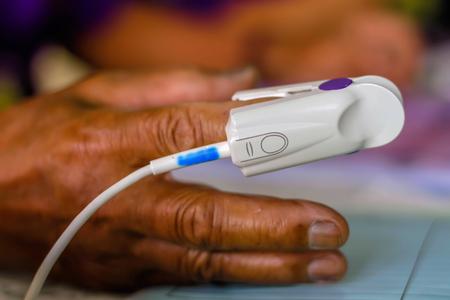 Foto de The patient with oxygen saturation sensor - Imagen libre de derechos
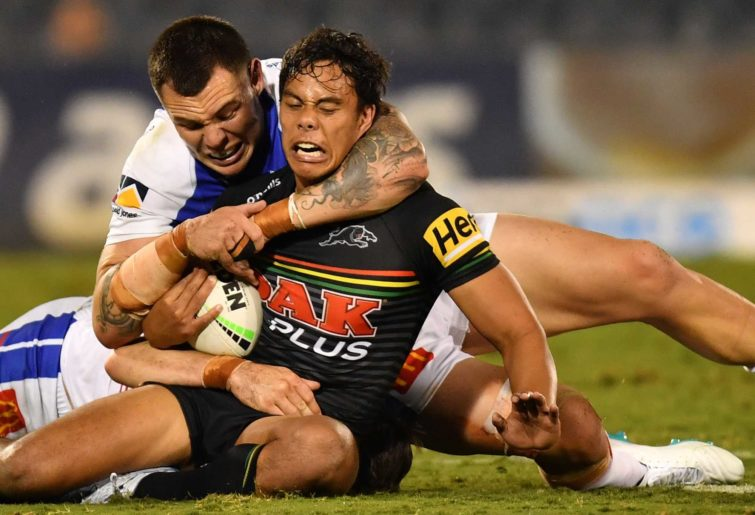Jarome Luai of the Panthers is tackled by David Klemmer and Aidan Guerra of the Knights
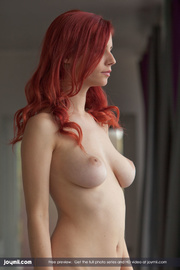 alluring redhead lays down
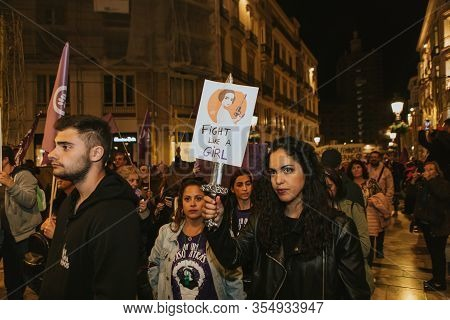 Malaga, Spain - March 8 Th, 2020: People Celebrating 8m Woman Day With Banners And Placards, During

* [The problem]: In this exercise, set down all of the data exactly, without the pictures.

* [Exercise answer]:
 Foto de The patient with oxygen saturation sensor - Imagen libre de derechos
Jarome Luai of the Panthers is tackled by David Klemmer and Aidan Guerra of the Knights
 alluring redhead lays down
 Malaga, Spain - March 8 Th, 2020: People Celebrating 8m Woman Day With Banners And Placards, During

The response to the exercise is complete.